Prus'un sonraki eserleri arasında tarihi roman Firavun (1895) öne çıkıyor. İçinde Prus, derin bir tarih bilgisi ve tarihi bir romancının becerisini gösterdi. Eski Mısır'ı sahte çelişkileriyle, kölelerin acımasız kaderiyle ve saray entrikalarıyla gösterdi. Ve aynı zamanda roman, tarihi kalsa da modern zamanlarla yankılanıyor - Prus ülke çapında olgunlaşan büyük ayaklanma hakkında yazdığında veya din adamlarının ülke yaşamı üzerindeki feci etkisini gösterdiğinde.
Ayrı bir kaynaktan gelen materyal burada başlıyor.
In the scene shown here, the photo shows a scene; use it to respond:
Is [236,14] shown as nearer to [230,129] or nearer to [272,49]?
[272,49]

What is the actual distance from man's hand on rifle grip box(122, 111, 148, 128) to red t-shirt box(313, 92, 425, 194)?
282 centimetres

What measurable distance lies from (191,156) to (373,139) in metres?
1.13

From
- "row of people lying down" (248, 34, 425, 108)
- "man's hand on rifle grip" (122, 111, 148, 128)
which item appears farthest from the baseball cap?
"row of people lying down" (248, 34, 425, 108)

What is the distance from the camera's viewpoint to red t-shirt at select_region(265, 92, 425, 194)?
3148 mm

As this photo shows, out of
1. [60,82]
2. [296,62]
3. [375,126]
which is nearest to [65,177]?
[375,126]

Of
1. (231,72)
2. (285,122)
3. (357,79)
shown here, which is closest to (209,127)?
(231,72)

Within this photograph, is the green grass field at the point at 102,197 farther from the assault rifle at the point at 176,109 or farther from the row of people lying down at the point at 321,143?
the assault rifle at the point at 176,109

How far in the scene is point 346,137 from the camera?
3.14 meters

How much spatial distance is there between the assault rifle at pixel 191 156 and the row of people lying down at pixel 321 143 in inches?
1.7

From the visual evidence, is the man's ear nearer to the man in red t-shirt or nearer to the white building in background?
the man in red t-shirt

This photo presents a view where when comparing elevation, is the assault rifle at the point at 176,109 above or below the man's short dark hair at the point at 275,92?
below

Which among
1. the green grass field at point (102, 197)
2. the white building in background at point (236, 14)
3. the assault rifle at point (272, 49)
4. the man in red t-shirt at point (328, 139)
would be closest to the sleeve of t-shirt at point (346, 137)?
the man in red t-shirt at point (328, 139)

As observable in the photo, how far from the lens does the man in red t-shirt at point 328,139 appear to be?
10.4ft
Rahip kastı yalnızca en vahşi önyargıları desteklemekle kalmıyor, aynı zamanda iktidar mücadelesinde suçlarla da yetinmiyor. Burada, Polonya'nın karakteristik özelliği olan Katolik din adamlarının ve Vatikan'ın faaliyetlerine dair bir ipucu görmemek zor.

Romanın ana karakteri, cesur ve ilerici bir figür olan genç Firavun Ramsee XIII, yararlı ve makul reformları uygulamaya çalışırken aristokratlara ve rahiplere karşı mücadelede ölür. Ancak Vokulsky'nin imajında ​​olduğu gibi imajında ​​da B. Prus'un ayrı bir güçlü kişiliğe olan güvensizliği ortaya çıkıyor. Tek bir kişi, olağanüstü biri bile olsa, olayların gidişatını değiştiremez.

B. Prus, bilinen sınırlamalarına ve reformist fikirlere olan tutkusuna rağmen, Polonya gerçekçi edebiyatının önemli bir figürü olmaya devam ediyor. Polonya edebiyatının önde gelen üç türünde (kısa öykü, modern sosyal roman ve tarihi roman) olağanüstü ustalık elde etti; Polonyalı yazarlar için geleneksel olan köylülük temasını, sınıfsal tabakalaşmasını göstererek yeni bir şekilde ortaya koydu; ilk kez kapitalist bir şehrin yaşamını ve proletaryanın artan rolünü tüm karmaşıklığıyla gösterdi.